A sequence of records
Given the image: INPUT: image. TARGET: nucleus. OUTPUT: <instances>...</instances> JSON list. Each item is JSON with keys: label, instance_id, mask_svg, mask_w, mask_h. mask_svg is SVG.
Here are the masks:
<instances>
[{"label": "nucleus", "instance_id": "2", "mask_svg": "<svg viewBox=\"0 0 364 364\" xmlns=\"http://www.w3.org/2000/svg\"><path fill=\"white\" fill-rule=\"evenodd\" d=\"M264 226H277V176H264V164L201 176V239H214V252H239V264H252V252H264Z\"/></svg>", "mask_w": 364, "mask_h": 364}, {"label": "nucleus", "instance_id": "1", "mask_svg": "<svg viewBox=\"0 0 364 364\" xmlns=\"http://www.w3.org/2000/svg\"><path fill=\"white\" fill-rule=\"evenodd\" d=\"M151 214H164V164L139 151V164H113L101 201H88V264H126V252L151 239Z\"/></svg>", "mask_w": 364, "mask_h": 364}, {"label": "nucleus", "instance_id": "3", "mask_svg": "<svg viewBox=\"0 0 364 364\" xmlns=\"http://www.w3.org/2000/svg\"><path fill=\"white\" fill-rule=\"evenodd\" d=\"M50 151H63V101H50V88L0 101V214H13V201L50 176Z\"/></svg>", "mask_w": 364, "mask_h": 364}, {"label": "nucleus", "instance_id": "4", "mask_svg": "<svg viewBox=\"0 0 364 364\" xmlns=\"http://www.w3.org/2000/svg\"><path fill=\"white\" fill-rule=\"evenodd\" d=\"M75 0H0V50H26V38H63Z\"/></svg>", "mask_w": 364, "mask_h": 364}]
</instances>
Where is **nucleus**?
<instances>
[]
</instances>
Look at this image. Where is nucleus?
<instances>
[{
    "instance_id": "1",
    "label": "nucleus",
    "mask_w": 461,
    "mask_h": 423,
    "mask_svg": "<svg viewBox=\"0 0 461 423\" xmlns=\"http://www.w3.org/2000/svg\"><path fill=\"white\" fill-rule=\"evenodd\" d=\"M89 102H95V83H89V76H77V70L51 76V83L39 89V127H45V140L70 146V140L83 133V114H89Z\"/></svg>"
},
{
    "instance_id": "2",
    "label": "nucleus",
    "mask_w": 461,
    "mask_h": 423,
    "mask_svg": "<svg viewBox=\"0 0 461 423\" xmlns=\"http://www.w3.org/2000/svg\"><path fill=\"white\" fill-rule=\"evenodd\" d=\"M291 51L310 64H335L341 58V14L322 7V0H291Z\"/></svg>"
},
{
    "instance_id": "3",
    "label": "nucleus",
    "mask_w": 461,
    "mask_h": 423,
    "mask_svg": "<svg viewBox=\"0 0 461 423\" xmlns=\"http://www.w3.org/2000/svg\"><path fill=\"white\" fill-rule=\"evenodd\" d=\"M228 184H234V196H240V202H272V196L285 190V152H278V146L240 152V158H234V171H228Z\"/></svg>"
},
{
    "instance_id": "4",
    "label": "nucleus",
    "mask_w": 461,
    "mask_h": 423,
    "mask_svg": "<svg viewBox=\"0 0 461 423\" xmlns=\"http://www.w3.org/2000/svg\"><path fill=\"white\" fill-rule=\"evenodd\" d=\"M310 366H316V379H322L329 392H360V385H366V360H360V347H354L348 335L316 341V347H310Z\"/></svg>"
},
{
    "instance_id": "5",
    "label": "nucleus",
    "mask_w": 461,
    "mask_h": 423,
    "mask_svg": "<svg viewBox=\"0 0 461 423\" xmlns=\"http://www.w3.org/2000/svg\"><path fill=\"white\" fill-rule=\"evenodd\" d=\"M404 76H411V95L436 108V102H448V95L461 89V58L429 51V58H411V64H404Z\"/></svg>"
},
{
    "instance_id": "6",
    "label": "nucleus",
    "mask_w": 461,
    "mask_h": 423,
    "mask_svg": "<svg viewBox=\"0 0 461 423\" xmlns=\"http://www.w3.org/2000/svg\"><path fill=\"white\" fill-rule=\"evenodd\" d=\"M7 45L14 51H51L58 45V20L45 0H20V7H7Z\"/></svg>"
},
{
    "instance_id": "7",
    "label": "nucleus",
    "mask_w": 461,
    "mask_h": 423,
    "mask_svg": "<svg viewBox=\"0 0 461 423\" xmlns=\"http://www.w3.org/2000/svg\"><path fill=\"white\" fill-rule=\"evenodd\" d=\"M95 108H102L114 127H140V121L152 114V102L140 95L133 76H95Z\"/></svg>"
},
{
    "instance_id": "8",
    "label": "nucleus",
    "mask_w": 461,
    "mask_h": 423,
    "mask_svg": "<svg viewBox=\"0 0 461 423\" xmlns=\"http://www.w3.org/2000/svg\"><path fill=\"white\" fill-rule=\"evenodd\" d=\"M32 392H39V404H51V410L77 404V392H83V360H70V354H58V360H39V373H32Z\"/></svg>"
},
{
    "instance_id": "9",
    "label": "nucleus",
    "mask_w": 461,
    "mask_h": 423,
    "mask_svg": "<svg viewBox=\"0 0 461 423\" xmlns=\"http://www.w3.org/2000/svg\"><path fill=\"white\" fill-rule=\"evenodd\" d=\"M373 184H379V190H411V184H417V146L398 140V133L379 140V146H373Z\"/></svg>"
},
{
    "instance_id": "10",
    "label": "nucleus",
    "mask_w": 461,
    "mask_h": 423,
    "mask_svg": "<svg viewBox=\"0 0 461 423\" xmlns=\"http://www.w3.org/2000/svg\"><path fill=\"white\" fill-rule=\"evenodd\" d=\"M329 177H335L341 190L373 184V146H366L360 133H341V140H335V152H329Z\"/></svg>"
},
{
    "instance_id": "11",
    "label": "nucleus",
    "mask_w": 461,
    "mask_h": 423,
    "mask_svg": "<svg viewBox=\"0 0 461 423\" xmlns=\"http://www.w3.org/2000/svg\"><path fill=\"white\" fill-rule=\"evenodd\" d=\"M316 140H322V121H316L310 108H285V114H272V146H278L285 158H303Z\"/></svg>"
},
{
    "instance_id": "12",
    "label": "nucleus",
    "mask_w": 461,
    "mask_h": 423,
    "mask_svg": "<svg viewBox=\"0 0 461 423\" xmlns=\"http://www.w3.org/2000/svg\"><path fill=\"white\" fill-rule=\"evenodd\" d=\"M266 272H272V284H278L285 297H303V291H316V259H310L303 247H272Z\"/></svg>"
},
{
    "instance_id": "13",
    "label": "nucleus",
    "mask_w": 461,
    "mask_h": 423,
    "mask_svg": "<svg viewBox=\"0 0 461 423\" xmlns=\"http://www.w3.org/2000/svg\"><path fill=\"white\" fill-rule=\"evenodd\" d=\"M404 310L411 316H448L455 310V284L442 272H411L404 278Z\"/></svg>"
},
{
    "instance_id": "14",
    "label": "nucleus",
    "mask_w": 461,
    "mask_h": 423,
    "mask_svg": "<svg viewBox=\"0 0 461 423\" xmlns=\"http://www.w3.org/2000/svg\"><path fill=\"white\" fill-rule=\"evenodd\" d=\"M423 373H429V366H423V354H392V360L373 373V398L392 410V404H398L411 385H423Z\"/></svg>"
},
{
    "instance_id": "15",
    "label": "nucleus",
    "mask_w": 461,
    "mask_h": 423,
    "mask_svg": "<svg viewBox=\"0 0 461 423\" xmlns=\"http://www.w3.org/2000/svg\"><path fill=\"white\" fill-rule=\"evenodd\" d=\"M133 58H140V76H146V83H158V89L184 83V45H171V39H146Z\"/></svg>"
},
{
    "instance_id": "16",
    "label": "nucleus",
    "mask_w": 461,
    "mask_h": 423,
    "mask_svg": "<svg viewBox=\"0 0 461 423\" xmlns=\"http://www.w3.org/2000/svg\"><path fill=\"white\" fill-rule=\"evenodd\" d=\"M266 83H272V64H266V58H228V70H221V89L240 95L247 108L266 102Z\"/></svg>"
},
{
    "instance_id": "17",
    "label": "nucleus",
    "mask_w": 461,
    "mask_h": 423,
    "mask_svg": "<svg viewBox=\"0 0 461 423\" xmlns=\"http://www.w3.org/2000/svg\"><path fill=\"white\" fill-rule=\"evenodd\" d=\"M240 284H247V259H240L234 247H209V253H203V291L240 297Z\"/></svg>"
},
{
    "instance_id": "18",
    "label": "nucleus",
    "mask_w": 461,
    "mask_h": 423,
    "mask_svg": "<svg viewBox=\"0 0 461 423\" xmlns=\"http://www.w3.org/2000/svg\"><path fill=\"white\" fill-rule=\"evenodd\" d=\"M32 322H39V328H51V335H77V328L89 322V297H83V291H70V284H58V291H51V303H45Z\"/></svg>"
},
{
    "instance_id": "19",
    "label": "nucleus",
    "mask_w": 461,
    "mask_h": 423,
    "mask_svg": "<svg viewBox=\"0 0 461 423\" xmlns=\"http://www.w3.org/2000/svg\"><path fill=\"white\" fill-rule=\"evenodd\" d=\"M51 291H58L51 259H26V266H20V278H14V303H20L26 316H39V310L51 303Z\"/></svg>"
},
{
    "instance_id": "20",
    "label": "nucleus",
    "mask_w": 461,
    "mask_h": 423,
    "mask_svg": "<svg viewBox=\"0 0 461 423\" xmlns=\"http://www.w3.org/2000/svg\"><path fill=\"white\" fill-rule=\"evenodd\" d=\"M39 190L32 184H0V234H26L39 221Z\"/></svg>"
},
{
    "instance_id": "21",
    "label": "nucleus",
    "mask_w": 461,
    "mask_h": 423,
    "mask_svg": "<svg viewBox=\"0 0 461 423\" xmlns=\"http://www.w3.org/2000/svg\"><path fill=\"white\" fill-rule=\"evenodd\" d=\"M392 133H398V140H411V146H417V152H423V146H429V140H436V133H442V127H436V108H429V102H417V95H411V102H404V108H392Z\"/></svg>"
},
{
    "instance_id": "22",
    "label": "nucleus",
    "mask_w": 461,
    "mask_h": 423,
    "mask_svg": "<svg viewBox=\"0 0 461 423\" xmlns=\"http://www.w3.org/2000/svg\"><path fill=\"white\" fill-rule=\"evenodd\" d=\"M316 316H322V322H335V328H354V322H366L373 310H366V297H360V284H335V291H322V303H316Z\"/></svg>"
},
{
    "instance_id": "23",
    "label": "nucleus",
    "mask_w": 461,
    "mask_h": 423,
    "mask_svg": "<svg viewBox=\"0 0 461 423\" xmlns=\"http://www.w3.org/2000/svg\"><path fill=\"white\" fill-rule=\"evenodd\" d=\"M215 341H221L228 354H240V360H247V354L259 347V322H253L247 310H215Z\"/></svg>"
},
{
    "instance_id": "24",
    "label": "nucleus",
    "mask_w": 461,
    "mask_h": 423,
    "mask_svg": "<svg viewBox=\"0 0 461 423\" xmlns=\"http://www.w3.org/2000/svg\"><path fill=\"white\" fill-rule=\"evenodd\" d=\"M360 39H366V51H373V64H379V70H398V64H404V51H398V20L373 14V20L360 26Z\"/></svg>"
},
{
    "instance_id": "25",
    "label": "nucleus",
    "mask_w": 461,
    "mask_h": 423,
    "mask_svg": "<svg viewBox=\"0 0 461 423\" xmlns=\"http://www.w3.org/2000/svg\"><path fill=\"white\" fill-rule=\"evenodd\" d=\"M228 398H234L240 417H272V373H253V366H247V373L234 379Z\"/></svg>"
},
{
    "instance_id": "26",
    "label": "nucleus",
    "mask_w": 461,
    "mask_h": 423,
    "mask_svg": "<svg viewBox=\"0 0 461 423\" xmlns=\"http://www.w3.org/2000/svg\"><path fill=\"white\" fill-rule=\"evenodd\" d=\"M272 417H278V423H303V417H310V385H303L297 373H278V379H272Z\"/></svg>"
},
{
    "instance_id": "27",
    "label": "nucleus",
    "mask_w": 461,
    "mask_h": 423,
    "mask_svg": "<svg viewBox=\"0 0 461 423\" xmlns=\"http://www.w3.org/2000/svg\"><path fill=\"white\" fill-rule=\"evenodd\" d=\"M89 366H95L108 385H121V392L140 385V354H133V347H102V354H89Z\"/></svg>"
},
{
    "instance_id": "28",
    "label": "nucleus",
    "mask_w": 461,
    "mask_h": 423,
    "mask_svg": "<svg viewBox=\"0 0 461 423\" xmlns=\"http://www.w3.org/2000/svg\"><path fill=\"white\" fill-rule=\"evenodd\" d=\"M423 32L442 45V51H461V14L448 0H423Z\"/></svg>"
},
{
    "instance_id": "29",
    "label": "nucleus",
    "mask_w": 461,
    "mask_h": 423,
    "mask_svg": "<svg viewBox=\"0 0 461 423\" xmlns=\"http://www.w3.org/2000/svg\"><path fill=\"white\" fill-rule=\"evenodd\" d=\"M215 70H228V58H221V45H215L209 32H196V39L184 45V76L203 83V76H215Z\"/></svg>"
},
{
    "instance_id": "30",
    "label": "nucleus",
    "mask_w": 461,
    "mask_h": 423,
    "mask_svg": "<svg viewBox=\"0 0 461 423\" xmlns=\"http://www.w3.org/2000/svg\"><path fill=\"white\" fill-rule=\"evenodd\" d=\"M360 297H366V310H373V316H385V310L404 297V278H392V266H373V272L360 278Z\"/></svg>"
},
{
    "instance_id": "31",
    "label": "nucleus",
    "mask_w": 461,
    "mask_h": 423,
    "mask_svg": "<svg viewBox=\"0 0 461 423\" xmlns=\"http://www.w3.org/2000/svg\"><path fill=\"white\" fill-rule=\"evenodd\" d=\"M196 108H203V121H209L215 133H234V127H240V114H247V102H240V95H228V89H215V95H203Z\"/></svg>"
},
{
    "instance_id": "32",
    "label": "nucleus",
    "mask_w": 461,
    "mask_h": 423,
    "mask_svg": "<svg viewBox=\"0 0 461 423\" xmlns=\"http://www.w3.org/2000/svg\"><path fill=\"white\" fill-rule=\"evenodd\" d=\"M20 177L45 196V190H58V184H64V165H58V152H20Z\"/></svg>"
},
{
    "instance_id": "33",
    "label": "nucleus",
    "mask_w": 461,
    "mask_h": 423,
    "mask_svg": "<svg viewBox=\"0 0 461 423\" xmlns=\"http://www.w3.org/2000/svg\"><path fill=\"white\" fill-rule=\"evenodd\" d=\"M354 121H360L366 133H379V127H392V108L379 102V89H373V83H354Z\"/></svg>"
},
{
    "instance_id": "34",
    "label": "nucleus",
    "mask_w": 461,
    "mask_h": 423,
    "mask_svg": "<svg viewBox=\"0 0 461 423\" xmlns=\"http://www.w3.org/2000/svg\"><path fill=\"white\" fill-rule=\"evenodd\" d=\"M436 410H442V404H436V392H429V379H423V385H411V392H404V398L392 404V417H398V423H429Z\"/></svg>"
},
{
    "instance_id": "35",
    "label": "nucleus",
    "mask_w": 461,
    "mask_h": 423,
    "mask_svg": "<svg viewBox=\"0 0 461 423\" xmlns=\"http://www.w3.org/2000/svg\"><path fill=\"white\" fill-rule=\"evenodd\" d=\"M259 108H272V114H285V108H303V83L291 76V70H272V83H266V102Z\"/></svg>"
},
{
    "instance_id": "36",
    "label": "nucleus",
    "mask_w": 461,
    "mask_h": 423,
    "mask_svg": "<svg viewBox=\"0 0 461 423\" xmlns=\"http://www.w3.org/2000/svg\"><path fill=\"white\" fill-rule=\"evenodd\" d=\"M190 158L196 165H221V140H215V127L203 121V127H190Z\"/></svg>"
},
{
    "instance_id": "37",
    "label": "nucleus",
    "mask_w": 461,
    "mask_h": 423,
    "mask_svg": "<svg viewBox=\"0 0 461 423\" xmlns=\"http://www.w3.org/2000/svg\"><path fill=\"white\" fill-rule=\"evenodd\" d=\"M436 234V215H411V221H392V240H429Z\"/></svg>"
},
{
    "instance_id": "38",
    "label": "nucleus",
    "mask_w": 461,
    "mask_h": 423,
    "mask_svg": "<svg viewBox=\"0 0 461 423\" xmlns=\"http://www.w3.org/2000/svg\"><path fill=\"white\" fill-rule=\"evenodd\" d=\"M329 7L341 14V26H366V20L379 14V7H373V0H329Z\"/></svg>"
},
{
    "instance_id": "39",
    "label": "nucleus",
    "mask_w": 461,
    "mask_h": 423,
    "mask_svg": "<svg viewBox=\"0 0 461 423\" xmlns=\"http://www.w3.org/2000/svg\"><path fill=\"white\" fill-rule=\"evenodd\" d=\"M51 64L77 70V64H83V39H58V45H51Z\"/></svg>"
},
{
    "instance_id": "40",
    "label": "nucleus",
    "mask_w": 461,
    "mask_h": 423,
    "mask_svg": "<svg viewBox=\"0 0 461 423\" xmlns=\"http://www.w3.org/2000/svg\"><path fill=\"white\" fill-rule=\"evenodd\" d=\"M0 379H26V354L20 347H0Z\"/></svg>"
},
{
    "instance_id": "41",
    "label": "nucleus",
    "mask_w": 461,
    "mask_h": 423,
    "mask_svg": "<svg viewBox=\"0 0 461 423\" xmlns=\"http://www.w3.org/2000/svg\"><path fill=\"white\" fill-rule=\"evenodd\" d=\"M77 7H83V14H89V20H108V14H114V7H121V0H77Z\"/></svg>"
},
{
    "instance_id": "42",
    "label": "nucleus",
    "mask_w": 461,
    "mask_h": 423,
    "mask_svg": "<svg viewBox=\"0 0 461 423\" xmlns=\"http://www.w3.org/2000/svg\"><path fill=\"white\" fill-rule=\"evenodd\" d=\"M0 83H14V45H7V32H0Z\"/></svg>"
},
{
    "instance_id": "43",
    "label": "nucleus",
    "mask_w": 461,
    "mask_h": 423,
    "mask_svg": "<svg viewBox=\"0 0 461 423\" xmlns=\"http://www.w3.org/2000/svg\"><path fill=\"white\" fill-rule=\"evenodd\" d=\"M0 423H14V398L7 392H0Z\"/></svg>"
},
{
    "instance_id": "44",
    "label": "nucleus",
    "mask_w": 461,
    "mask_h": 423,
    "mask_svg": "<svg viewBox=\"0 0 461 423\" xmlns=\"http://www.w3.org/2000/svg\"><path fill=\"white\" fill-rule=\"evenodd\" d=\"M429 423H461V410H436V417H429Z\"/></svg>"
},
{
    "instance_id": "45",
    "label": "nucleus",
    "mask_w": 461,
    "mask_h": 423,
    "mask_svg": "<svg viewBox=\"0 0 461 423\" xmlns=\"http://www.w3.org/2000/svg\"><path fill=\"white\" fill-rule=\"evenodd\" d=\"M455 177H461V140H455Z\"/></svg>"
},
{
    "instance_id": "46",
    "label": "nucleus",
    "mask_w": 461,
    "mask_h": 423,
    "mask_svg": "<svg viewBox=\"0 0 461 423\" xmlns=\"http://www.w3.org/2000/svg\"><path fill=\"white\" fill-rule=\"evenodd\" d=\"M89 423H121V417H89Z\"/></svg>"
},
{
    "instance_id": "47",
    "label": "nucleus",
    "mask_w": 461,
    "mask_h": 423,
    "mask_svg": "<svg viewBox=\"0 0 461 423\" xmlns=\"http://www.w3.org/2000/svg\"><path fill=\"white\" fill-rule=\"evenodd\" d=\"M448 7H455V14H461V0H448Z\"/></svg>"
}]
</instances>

Exercise objective:
List every line of the data above that contains the word "image".

Answer for this exercise:
Given the image: INPUT: image. TARGET: nucleus. OUTPUT: <instances>...</instances> JSON list. Each item is JSON with keys: label, instance_id, mask_svg, mask_w, mask_h. mask_svg is SVG.
Look at this image. Where is nucleus?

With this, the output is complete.